Combinatorial proof of ${n\choose p}{n\choose q}=\sum_{k=0}^n {n \choose k}{n-k \choose p-k}{n-k \choose q-k}$

Question

I am trying to do a combinatorial proof of ${n\choose p}{n\choose q}=\sum_{k=0}^{n} {n \choose k}{n-k \choose p-k}{n-k \choose q-k}$

For the left side. I thought of two urns with n red and n blue balls and choosing p-red balls and q-blue balls.

For the right side, i am not very sure, but I thought of make k the number of couples of red and blue balls. Making this is ${n \choose k}$ ways. Since it's the same counting ${n \choose k}$ or ${n \choose n-k}$. I choose ${n-k \choose p-k}$ red balls and the same way with blue.

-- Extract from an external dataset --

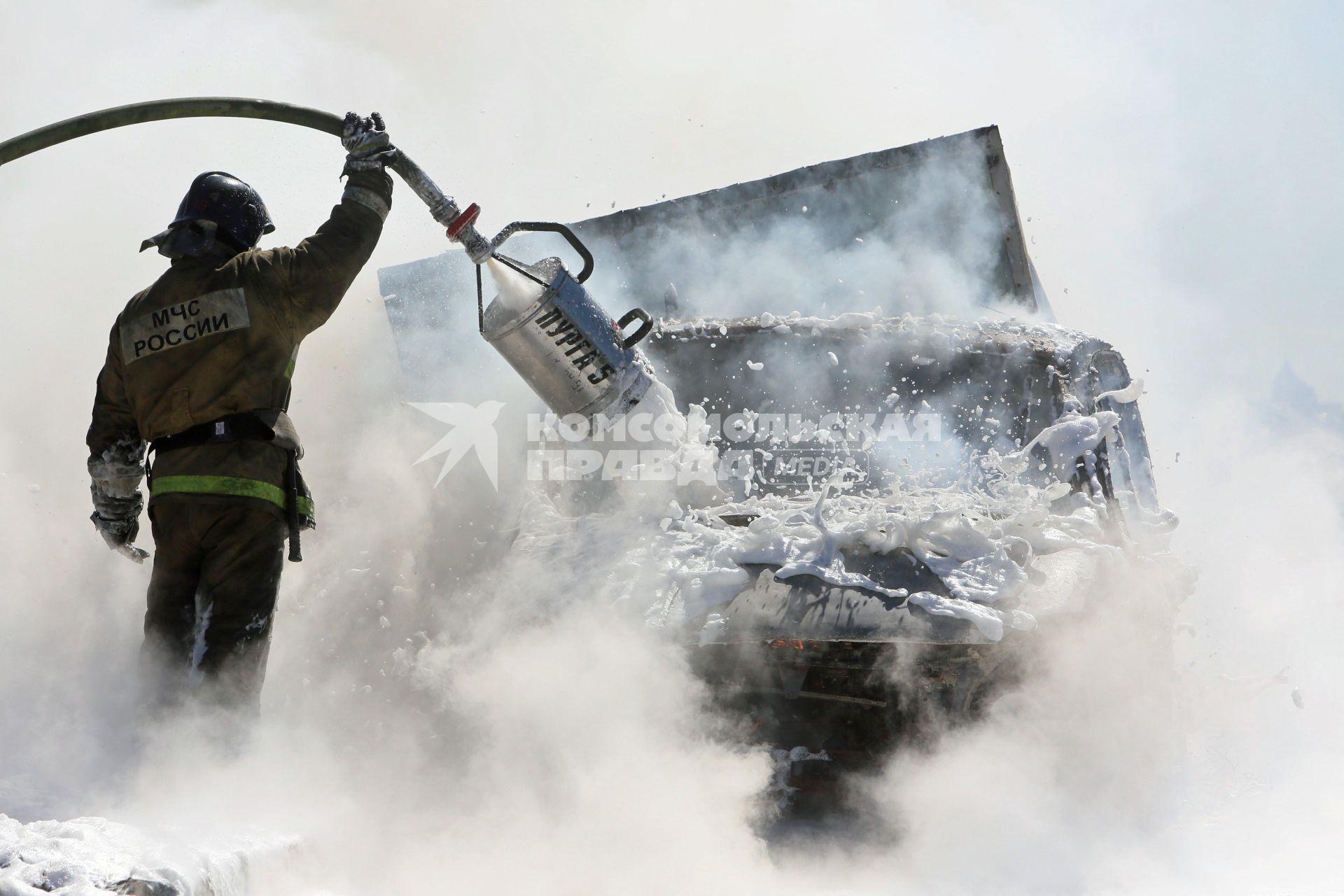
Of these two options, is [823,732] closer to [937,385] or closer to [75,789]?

But I do not think this is right, any help will be appreciated.

Answer 1

The question should read \begin{eqnarray*} \binom{n}{\color{red}{p}} \binom{n}{\color{blue}{q}} = \sum_{k=0}^{n} \binom{n}{\color{purple}k} \binom{n-k}{\color{red}{p-k}} \binom{n-p}{\color{blue}{q-k}} \end{eqnarray*} as is pointed out in the comments by Darij Grinberg.

The combinatorial proof is then to place $\color{red}{p}$ red balls & $\color{blue}{q}$ blue balls into $n$ boxes, with the restriction that each box can only contain at most one ball of each colour. This clearly gives the LHS.

Now there are $\color{purple}k$ boxes that recieve balls of both colours ($ \binom{n}{k} $ ways). There are $\color{red}{p-k}$ red balls left to place in $n-k$ boxes ($ \binom{n-k}{p-k}$ ways). Finally there are $\color{blue}{q-k}$ blue balls left to place in the last $n-p$ boxes ($\binom{n-p}{q-k}$ ways.) $k$ can range from zero up to $n$.